Facial recognition cameras on the streets of Shenzhen have grown from a limited trial to catching thousands of alleged traffic violators
China’s traffic police are pushing ahead with a nationwide network of facial recognition surveillance cameras to deal with rule violations despite rising global anxiety over the new technology’s impact on privacy.
The central police authority announced on Wednesday that its platform successfully identified 126,000 suspect vehicles without a valid licence last year, for example. They now want to widen the network so that information on suspicious traffic activity can be shared with other cities and provinces.

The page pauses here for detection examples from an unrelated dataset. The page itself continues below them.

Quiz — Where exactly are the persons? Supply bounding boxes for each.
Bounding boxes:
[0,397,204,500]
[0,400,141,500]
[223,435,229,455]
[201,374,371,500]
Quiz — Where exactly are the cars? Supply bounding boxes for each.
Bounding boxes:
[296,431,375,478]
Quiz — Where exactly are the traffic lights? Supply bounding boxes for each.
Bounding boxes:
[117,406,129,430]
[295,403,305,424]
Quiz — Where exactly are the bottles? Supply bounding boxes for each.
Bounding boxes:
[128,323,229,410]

The facial recognition technology checks the faces of drivers and vehicle details against a database, helping to verify the identity of wrongdoers much more quickly and improving the accuracy of traffic violation management, said Sun Zhengliang, Secretary of the Party Committee at the Ministry of Public Security Traffic Management Science Research Institute, in a traffic security forum on Wednesday in Hefei, Anhui province.
Shenzhen-based AI firm Intellifusion has been providing face-scanning technology to the city’s traffic police since 2018. In Handan in Hebei province, local police have teamed up with Guangzhou-based AI start-up Gosunyun Robot to introduce robots to help direct traffic and provide guidance to drivers.

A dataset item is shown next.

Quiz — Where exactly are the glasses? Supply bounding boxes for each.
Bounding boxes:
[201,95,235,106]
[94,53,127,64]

The developments come amid rising resistance to the frictionless identification technology in many western countries, with Oakland recently joining San Francisco as US cities that have banned use of the technology by municipal authorities amid privacy concerns. A legal challenge has also been mounted in the UK against use of facial recognition tech by police, on the grounds that it constitutes an unlawful violation of privacy.
In the US, tech giant Amazon has also been criticised by its employees and shareholders for teaming up with the police to test the ability of facial recognition technology to track suspects in real time.
In China, it’s full steam ahead though and facial recognition is being applied to everything from airport security and crime prevention to garbage sorting. In the hi-tech city of Shenzhen, jaywalkers have already been named-and-shamed by pilot facial recognition schemes.
“For the US, they consider democracy first ahead of technology. In Shenzhen, it’s technology first,” said Wong Kam-Fai, a professor in engineering at the Chinese University of Hong Kong and appointed as a national expert appointed by the Chinese Association for Artificial Intelligence, in an interview during this month’s AI Summit in Hong Kong. “They are trying to push out the technology first and see if people can accept it.”
For those not yet on the road, facial recognition has also been deployed for learner drivers, allowing students to use their face to register and complete the required road theory study time before they sign up for a driving test.
Beijing has expressed enthusiasm about extending artificial intelligence technologies to many walks of life, from catching criminals, detecting cancers to developing self-driving cars. China is also home to the world’s largest surveillance camera makers amid state-directed efforts to build an “omniscient” surveillance network by 2020.